Abstract
Purpose :
While hydroxychloroquine (HCQ) retinal toxicity is rare, guidelines recommend routine monitoring, which provides an opportunity to detect other co-existing macular pathology that may compromise vision in this group of patients. We developed and tested a deep learning model to detect abnormal macular OCT scans from a cohort of patients on HCQ therapy, to explore other incidental abnormalities.
Methods :
A 4-class classification model was fine-tuned by applying RETFound, a newly described foundation model, to a large public dataset of labelled OCT images. This dataset has four different classes: Normal, Drusen, Diabetic macular oedema (DMO) and Choroidal neovascularisation (CNV). As part of a virtual HCQ retinal monitoring service provided by expert graders from Liverpool Ophthalmic Reading Centre, 364 patient episodes were graded for presence or absence of HCQ retinal toxicity and other incidental findings between September 2018-August 2020. We applied the newly trained model adapted for binary classification to predict normal vs. abnormal, using spectral domain OCT foveal scans and validated the predictions against graded data.
Results :
Average age of patients in this study was 55 yrs (17-91), with 83.7% being females.

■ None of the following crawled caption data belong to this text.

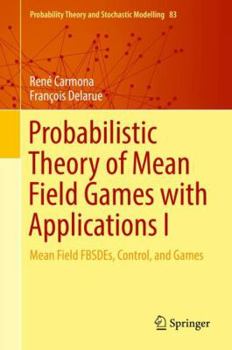 Hardcover Probabilistic Theory of Mean Field Games with Applications I: Mean Field Fbsdes, Control, and Games Book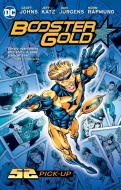 Booster Gold: 52 Pick-Up (New Edition) di Geoff Johns, Jeff Katz edito da D C COMICS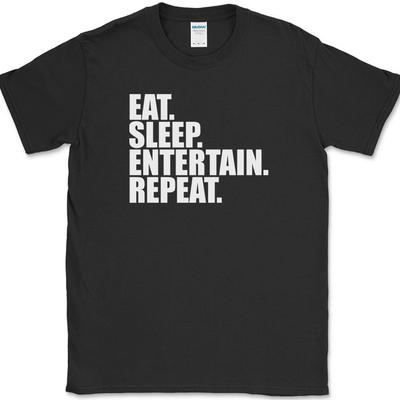 Eat Sleep Entertain Repeat T-Shirt Funny Host Hostess Party Humor Gift Tee
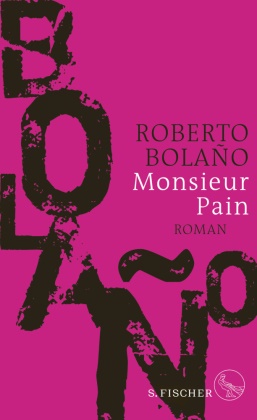 Roberto Bolano, Roberto Bolaño - Monsieur Pain - Roman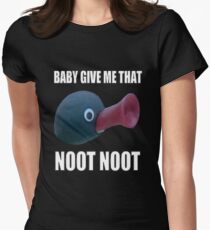 Baby Give Me That Noot Noot Women's Fitted T-Shirt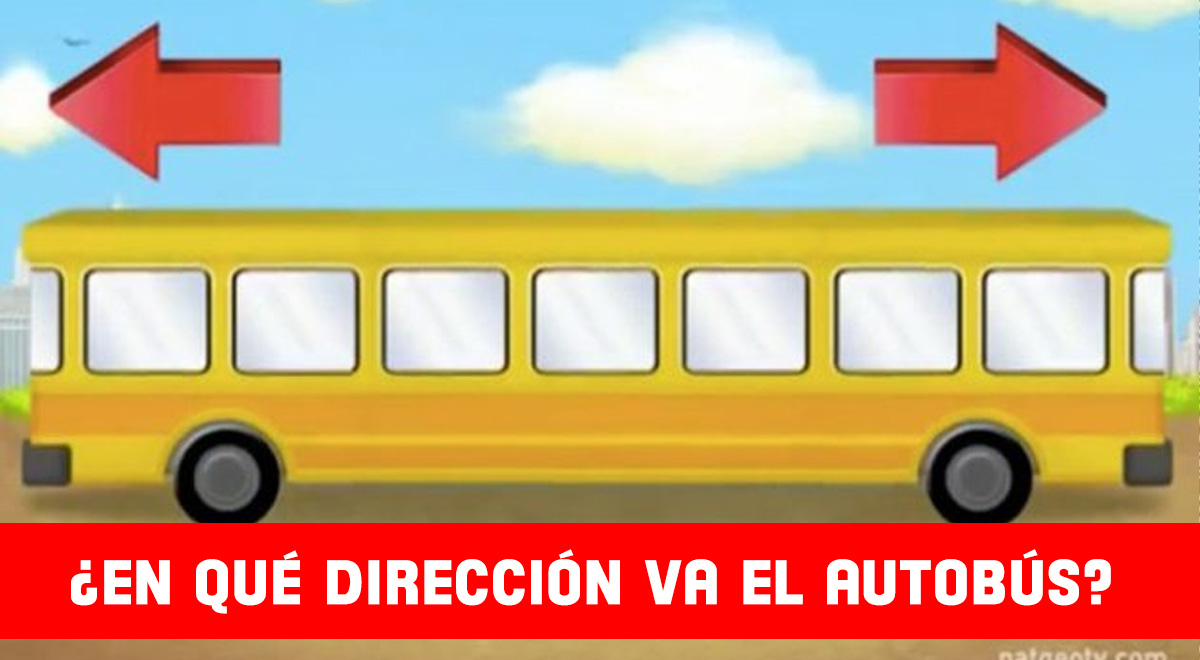 ¿En qué dirección va el autobús? Supera este acertijo en 3 segundos para ser un GENIO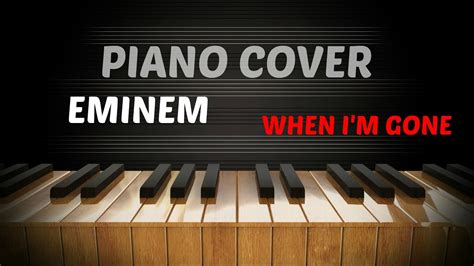 Eminem - When I'm Gone - Epic Piano Cover - YouTube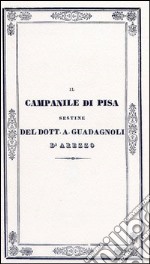 Il campanile di Pisa (rist. anast. 1839) libro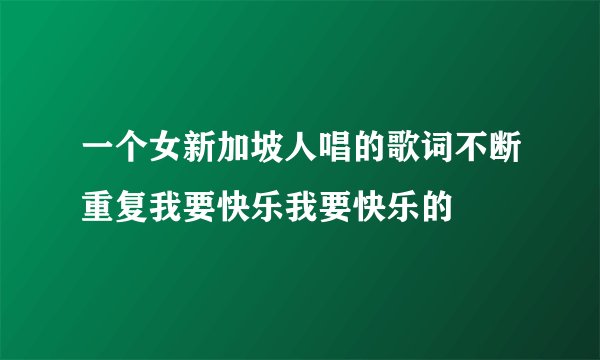 一个女新加坡人唱的歌词不断重复我要快乐我要快乐的
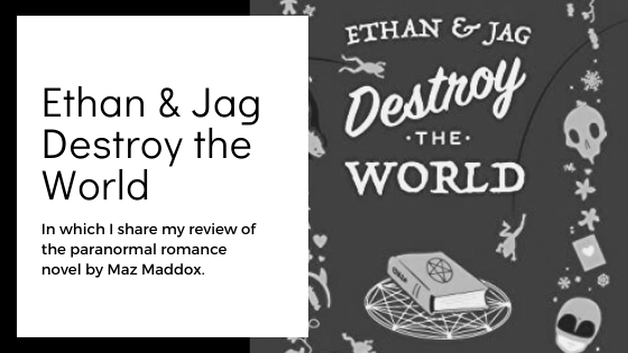 Book Review: Ethan & Jag Destroy the World by Maz Maddox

Of the 727 scans available, 667 were graded as normal, 60 had incidental abnormalities and no cases of HCQ toxicity were identified. Table 1 gives a breakdown of the different macular pathologies diagnosed. Predictions from our model resulted in an area under the ROC curve value of 0.99 (95% confidence interval (CI) 0.98, 1) and Youden's index of 0.9 (sensitivity 0.92, specificity 0.98) for the entire cohort. (Fig 1) For sensitivity = 1 (95% CI, 1.0, 1.0), specificity was 0.835 (95% CI, 0.804, 0.862). For specificity = 1 (95% CI, 1.0, 1.0), sensitivity was 0.833 (95% CI, 0.719, 0.917). 10 patients out of the 60 (7 with early/ intermediate AMD, 1 with geographic atrophy, 2 with epiretinal membrane) were misclassified as normal.
Conclusions :
Our model has shown promising results and could rule out common co-existing macular pathologies in 83% of OCT scans from this HCQ cohort in which 8.3% of eyes had other incidental abnormalities. The model also showed zero-shot learning capabilities by identifying new unseen conditions. Further refinement may help offset clinical workload by filtering out normal OCT scans in patients on HCQ therapy.
This abstract was presented at the 2024 ARVO Annual Meeting, held in Seattle, WA, May 5-9, 2024.